#### PROBLEM
Pick out each line of the items that contains the string "solar", matching case exactly.

((

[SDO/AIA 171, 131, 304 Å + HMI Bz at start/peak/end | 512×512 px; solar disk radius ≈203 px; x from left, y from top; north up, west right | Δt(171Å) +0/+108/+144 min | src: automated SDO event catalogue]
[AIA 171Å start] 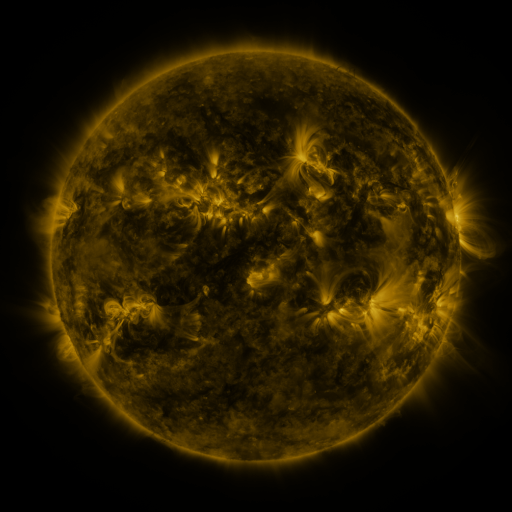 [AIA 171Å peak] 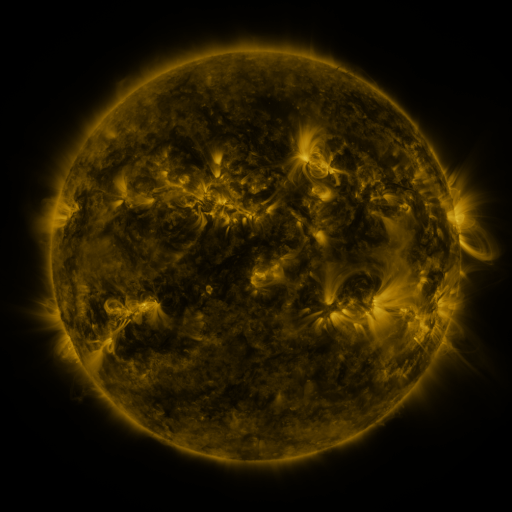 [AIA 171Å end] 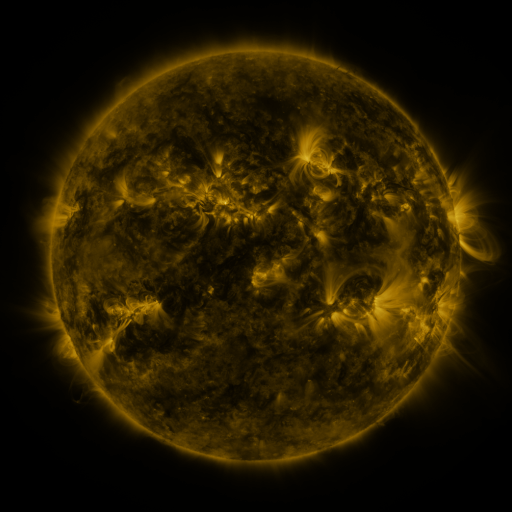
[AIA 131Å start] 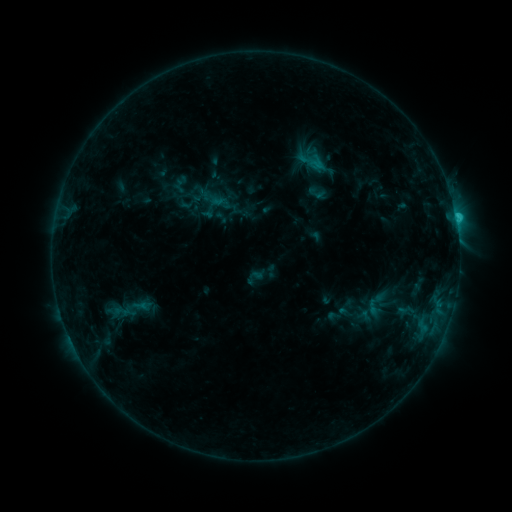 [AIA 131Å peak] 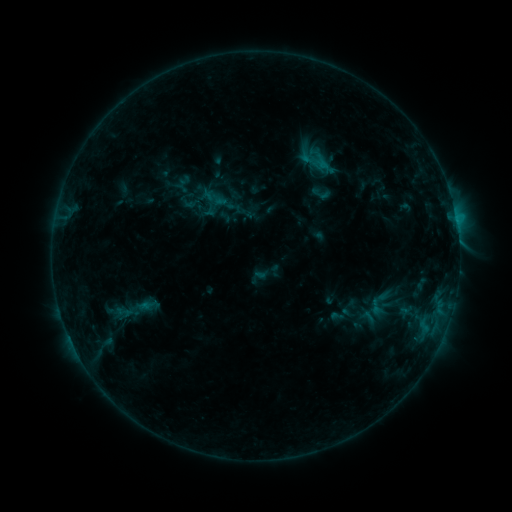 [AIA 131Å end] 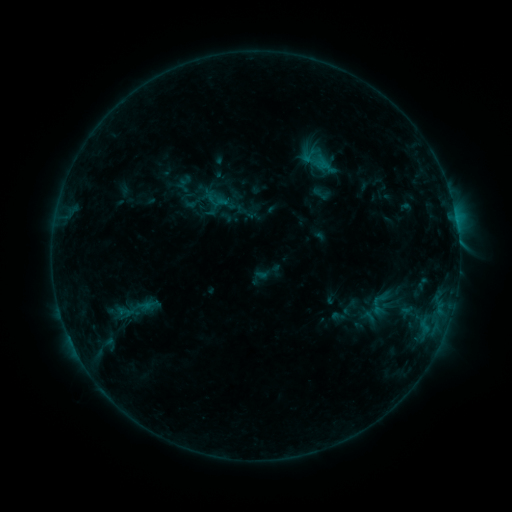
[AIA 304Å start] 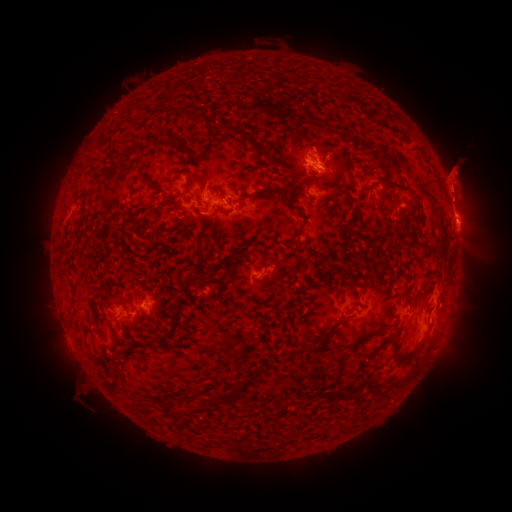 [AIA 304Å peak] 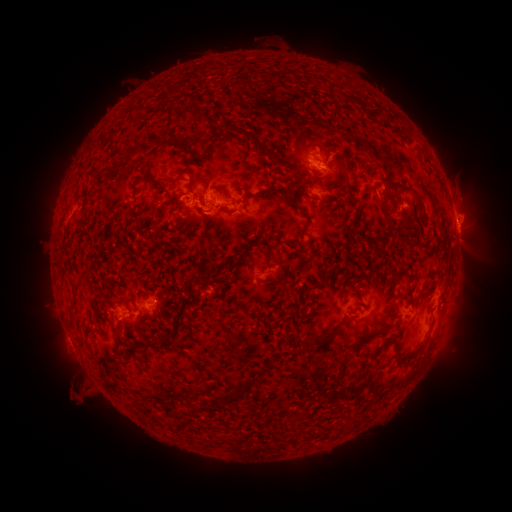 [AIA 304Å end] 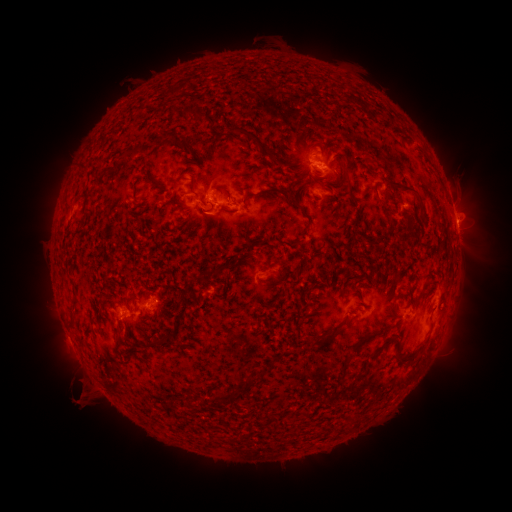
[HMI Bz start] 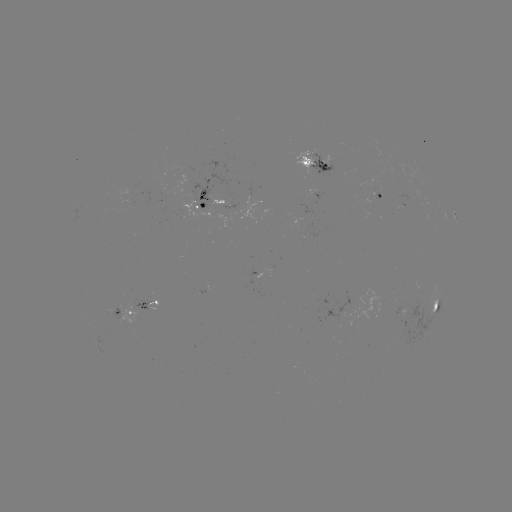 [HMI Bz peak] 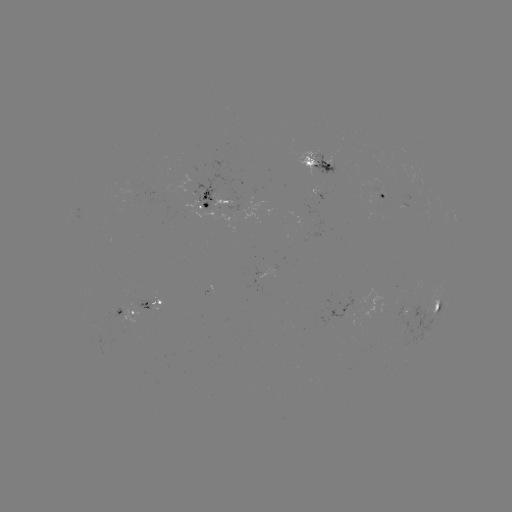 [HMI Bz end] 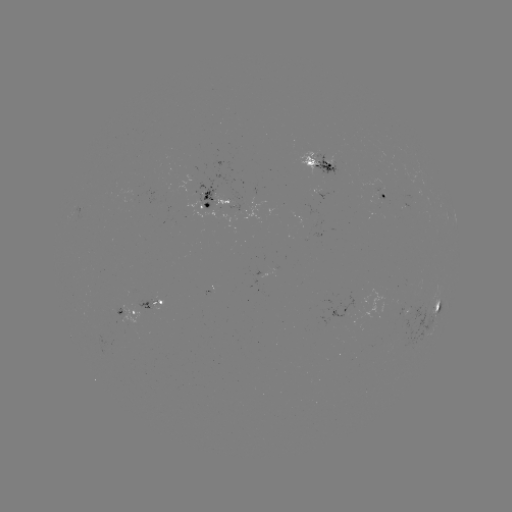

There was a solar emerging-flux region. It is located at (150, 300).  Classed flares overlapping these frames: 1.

))

#### TASK ANSWER
[SDO/AIA 171, 131, 304 Å + HMI Bz at start/peak/end | 512×512 px; solar disk radius ≈203 px; x from left, y from top; north up, west right | Δt(171Å) +0/+108/+144 min | src: automated SDO event catalogue]
There was a solar emerging-flux region. It is located at (150, 300).  Classed flares overlapping these frames: 1.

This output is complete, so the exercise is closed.